Pengalaman masa kecil yang negatif berupa trauma, pelecehan, atau pengabaian orang tua sering kali menyebabkan keyakinan internal bahwa mereka ditakdirkan untuk selalu merasa seperti korban yang tidak berdaya.
“Beberapa menggambarkan jenis hak untuk bertindak dengan cara tertentu karena keadaan tempat mereka tumbuh, jadi menjadi rendah hati adalah kunci untuk mengembangkan kekuatan dan ketahanan yang konsisten dengan secure attachment. Ketika mereka secara sengaja mengakui tindakan mereka dalam hubungan, interaksi mereka dengan orang lain membaik,” jelas para peneliti.
“Saya tumbuh dengan orang yang suka menyalahkan...itu selalu kesalahan orang lain, [dan] saya mulai mengenali pola itu dalam diri saya sendiri,” kata salah seorang peserta, menyoroti peran penting refleksi diri dalam perjalanannya.
Mendefinisikan ulang identitas juga melibatkan tantangan terhadap keraguan diri yang telah lama ada dan membingkai ulang kelemahan yang dirasakan sebagai kekuatan. Banyak peserta menggambarkan kesadaran bahwa persepsi diri negatif mereka didasarkan pada keyakinan yang salah.
Saat mereka menerima rasa diri yang lebih positif, harga diri mereka meningkat dan mereka mampu mulai mendekati hubungan dari tempat yang aman, bukan rasa takut.
“Begitu saya menyadari bahwa saya memiliki nilai yang berbeda dari orang lain... Rasanya seperti saya telah memutuskan bahwa waktu dan energi saya berharga, jadi saya akan menghabiskannya untuk orang-orang yang juga menghargai saya,” jelas peserta lainnya.
3. Menciptakan Hubungan yang Sehat Secara Aktif
Banyak peserta harus berdamai dengan masa lalu mereka dan belajar untuk kembali percaya pada cinta.
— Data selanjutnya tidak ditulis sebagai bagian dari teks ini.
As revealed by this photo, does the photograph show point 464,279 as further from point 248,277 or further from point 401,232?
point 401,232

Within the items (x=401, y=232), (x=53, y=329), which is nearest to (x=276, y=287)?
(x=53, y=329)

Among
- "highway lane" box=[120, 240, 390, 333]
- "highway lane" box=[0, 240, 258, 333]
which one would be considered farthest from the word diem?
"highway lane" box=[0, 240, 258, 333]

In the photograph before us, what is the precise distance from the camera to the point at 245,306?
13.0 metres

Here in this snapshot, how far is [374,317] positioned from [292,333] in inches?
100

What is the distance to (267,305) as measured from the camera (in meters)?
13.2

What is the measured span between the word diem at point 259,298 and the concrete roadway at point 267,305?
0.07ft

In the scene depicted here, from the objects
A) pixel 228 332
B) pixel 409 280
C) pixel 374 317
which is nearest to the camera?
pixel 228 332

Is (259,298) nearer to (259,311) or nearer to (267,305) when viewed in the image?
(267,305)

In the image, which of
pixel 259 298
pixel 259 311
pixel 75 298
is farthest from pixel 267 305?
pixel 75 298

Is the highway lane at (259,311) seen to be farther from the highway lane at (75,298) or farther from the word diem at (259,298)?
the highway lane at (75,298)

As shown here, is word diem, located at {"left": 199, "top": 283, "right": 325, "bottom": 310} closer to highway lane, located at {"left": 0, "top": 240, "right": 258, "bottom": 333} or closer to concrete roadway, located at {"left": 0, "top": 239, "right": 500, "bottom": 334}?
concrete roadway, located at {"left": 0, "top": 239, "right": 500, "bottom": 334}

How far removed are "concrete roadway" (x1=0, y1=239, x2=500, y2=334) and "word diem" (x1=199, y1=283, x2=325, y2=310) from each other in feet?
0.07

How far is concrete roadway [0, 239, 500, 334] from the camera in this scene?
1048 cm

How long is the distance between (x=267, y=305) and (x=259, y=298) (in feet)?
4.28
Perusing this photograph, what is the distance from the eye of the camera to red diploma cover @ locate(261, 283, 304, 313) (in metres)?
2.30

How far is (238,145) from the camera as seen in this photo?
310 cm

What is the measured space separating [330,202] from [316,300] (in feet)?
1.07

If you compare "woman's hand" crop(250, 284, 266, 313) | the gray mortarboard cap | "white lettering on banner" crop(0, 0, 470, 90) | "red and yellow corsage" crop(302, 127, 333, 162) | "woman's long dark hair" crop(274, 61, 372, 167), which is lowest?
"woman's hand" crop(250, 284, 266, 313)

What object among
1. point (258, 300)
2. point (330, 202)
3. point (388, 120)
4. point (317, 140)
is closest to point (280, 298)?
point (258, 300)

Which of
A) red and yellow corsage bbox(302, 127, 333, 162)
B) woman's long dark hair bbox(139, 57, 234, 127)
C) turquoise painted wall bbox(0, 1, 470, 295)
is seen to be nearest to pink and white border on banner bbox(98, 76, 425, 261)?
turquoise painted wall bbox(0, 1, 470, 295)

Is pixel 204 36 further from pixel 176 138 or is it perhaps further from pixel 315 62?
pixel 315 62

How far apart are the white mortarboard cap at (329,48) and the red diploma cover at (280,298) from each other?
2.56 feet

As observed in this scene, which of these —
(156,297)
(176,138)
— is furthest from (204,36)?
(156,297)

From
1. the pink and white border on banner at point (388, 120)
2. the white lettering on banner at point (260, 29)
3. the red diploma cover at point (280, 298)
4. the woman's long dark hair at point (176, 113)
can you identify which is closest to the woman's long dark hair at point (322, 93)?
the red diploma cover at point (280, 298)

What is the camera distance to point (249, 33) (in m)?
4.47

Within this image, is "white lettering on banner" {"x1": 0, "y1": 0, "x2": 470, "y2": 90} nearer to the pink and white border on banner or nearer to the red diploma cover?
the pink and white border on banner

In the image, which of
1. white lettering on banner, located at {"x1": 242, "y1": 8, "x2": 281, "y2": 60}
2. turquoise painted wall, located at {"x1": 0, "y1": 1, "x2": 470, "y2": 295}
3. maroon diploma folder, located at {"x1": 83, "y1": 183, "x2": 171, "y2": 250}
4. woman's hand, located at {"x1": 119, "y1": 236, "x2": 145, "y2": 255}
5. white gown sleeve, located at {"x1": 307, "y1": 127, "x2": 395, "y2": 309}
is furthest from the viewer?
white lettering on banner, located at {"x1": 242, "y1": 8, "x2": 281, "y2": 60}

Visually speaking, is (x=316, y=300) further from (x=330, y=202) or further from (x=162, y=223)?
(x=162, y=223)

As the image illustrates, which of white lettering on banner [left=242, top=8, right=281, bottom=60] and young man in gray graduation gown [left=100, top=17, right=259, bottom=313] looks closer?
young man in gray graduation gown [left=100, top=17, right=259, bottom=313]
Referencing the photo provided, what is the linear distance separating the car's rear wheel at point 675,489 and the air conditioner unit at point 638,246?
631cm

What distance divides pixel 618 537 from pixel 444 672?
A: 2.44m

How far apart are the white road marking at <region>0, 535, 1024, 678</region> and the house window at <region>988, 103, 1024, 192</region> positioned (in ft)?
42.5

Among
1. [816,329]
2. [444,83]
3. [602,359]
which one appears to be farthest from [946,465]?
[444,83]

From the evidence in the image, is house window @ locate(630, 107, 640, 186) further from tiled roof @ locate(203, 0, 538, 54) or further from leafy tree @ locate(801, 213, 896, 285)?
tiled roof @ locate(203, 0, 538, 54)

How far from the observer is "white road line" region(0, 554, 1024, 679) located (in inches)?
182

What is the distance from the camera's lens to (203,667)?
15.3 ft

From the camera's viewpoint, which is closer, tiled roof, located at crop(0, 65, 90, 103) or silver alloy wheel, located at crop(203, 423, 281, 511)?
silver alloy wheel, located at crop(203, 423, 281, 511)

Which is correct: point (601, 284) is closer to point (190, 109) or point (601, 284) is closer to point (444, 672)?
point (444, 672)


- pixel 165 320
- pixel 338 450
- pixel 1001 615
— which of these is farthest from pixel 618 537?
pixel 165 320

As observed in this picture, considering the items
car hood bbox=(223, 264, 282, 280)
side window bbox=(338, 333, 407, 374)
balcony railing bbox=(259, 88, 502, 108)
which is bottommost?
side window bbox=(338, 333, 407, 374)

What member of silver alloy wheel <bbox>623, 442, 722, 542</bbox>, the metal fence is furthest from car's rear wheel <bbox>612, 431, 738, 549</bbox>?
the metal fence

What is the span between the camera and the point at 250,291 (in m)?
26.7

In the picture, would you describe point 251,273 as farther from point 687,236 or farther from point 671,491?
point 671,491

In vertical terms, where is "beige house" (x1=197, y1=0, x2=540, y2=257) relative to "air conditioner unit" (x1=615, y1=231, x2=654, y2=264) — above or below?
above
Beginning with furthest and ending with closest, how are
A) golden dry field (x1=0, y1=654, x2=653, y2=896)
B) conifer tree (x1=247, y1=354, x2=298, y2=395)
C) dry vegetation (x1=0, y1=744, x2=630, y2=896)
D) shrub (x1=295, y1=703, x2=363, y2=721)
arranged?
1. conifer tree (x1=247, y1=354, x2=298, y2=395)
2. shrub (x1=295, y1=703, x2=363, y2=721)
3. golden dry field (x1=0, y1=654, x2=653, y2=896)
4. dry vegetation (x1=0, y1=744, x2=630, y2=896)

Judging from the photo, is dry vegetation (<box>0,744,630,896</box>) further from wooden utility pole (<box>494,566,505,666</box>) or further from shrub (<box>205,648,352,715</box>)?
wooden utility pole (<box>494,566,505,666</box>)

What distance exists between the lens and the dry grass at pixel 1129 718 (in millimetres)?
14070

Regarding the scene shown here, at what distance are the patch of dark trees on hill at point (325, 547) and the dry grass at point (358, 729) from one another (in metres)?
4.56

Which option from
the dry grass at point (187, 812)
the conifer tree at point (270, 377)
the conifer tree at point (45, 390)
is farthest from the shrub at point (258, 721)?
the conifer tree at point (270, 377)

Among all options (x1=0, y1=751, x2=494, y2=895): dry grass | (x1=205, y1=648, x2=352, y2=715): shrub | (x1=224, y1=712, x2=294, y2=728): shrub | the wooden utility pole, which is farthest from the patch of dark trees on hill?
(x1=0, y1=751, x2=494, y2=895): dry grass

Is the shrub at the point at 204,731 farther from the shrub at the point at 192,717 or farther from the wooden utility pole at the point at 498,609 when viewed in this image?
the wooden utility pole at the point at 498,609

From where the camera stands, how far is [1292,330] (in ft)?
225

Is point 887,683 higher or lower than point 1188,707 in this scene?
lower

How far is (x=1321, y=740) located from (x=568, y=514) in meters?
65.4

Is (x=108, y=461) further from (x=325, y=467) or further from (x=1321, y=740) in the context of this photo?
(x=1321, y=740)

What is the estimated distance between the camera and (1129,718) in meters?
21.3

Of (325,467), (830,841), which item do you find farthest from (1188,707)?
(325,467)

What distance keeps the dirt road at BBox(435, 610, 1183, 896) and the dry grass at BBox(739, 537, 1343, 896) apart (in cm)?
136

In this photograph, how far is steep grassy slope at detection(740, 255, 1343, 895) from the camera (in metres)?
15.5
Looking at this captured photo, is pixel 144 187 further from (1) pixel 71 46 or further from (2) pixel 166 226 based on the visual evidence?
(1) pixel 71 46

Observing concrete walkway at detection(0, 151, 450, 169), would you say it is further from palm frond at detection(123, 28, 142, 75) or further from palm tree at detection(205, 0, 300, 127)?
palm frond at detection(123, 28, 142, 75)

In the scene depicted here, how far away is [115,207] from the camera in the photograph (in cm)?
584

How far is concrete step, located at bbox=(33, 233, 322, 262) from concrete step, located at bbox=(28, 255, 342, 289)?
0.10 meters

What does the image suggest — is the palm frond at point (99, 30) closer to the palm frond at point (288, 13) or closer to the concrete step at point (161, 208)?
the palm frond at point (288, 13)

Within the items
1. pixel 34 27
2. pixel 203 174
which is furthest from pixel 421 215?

Hal ini melibatkan penyelesaian masalah yang belum terselesaikan dengan orang tua atau pengasuh awal lainnya.
Peserta menjalani proses memaafkan mereka dan melupakan perasaan sakit hati, yang memungkinkan terciptanya hubungan yang lebih sehat dan seimbang di masa kini.
“Peserta mampu mengubah masalah orang tua mereka menjadi rasa tidak aman atau mengidentifikasi pola keluarga negatif yang dialami orang tua mereka, yang mengakibatkan mereka tidak tahu bagaimana menjadi sosok yang aman,” jelas para peneliti.
Dengan pemahaman baru tentang keterbatasan pengasuh mereka, mereka mampu melihat hubungan ini melalui sudut pandang yang lebih penuh kasih sayang. Perubahan ini juga membantu mereka menyadari bahwa mereka memiliki kekuatan untuk menciptakan kehidupan yang mereka inginkan, alih-alih ditentukan oleh pola asuh mereka.
Membangun hubungan yang aman juga melibatkan “menjangkau ke luar” dengan mengambil risiko secara bertahap dengan membangun kepercayaan dalam hubungan baru. Bagi banyak orang, hal ini dimulai dengan bergabung dengan komunitas, terlibat dalam pengalaman bersama, dan membiarkan diri mereka menjadi rentan dan didukung oleh orang lain.
Hal ini memerlukan kesabaran dan usaha yang disengaja untuk mengatasi kecemasan dan membuka diri terhadap hubungan.
“Begitu saya ...[menyadari] ibu saya tidak bisa memercayai orang lain, tetapi lebih dari itu, saya berkata pada diri sendiri bahwa saya tidak menginginkan itu. Jadi, kesadaran itu membantu mengubahnya bagi saya,” jelas salah satu peserta.
Menciptakan hubungan yang aman mungkin tampak menakutkan, tetapi setiap langkah maju yang kecil membangun yang terakhir, yang mengarah pada perubahan positif yang signifikan.
Dengan berkomitmen pada proses ini, Anda meletakkan dasar untuk keamanan emosional yang langgeng, mengubah hubungan Anda dengan orang lain, sambil merangkul perhatian dan rasa hormat yang mendalam terhadap diri sendiri.